- [Terapkan Bacaan]:
- a) Dari teks tentang adaptasi lingkungan dan kesadaran teritorial di bawah, sebutkan semua jenis ruang yang dapat menjadi wilayah teritorial.
- b) Teruskan teks tentang adaptasi lingkungan dan kesadaran teritorial di bawah, mulai sesudah kalimat terakhirnya.

___ Blok Teks ___

Selanjutnya manusia yang beradaptasi dengan lingkungan hidup yang berbeda-beda memerlukan kemampuan untuk menciptakan budaya yang berbeda-beda (Sprandley & McCurdy, 1990). Karena itu keanekaragaman adaptasi lingkungan dibutuhkan untuk kelangsungan hidup dari relung-relung ekologi yang ada di bumi, tetapi hal ini dapat dirusak ketika semua orang tiba-tiba menemukan dirinya dalam relung yang sama. Spesies-spesies yang gagal beradaptasi dengan lingkungan hidup akan punah. Hal ini memberikan pemahaman bahwa suatu kebudayaan adalah keberlangsungan hidup yang memberikan kesanggupan pada manusia untuk memenuhi pasang-surut kondisi lingkungan hidup dengan kemampuan penyesuaian diri, akan tetapi dewasa ini manusia dihadapkan dengan perubahan lingkungan hidup yang radikal.
2. Teori kesadaran territorial
Menurut Ardrey (1966), setiap makhluk hidup mempunyai kesadaran wilayah/territorial. Territorial adalah suatu ruang wilayah: apakah air, atau tanah, udara, yang mana seekor binatang atau kelompok binatang mempertahankan keselamatan hidupnya.

___ Data Berikut ___

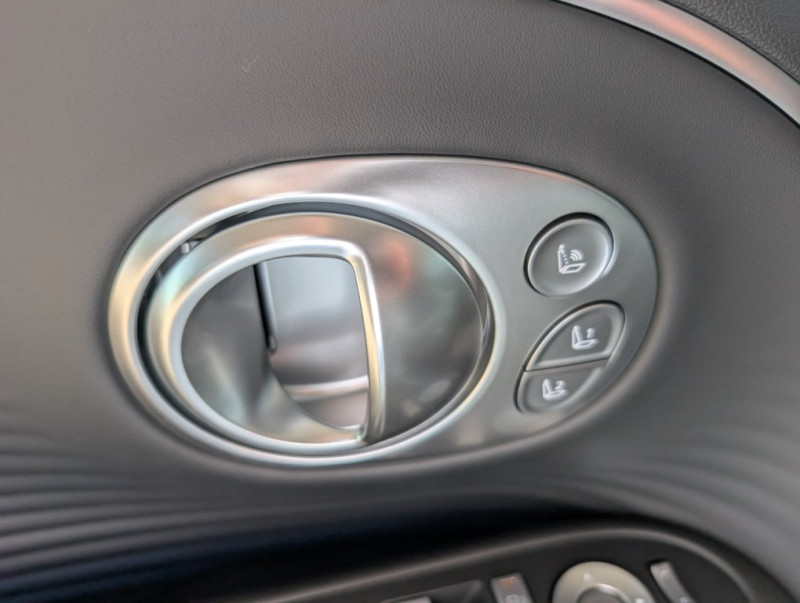 IONIQ 9 Prestige Line 110 kWh 2WD 96p71-O2 - 15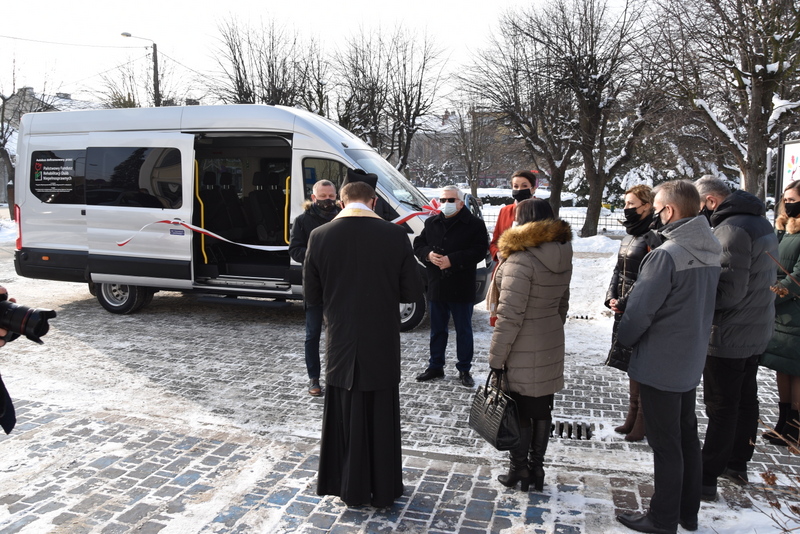 DSC 0670 Nowy samochód dla osób niepełnosprawnych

___

- [Jawaban Tiap Tugas]:
- a) Air, tanah, udara

- b)
3. Teori fungsi kebudayaan
Menurut Malinowski (1945), setiap unsur kebudayaan suatu masyarakat selalu mencoba memanfaatkan nilai-nilai kebudayaan itu sebagai kebudayaan secara keseluruhan. Bendecit (1949) menyatakan setiap suku bangsa mempraktekkan kemanfaatan nilai-nilai budaya berdasarkan the functional theory of culture dari Malinowiski (1945) untuk kepentingan-kepentingan tertentu agar bisa survive
4. Teori strategi kebudayaan
Teori van Peursen (1976) terfokus pada rencana yang terdapat dalam setiap kebudayaan, karena kebudayaan bersifat dinamis atau mengandung benih-benih perkembangan bagi kebudayaan kita.
Secara praktis strategi kebudayaan dibutuhkan untuk mengembangkan dan menyusun struktur-struktur masyarakat baru ekosistemik/sesuai system ekologi masing-masing daerah atas dasar kepentingan masyarakat dan bertujuan untuk mewujudkan cita-cita perbaikan kualitas hidup masyarakat dan wilayah secara berkelanjutan
Teori strategi kebudayaan diolah lebih lanjut oleh van Peursen menjadi suatu model kebudayaan bertahap tiga.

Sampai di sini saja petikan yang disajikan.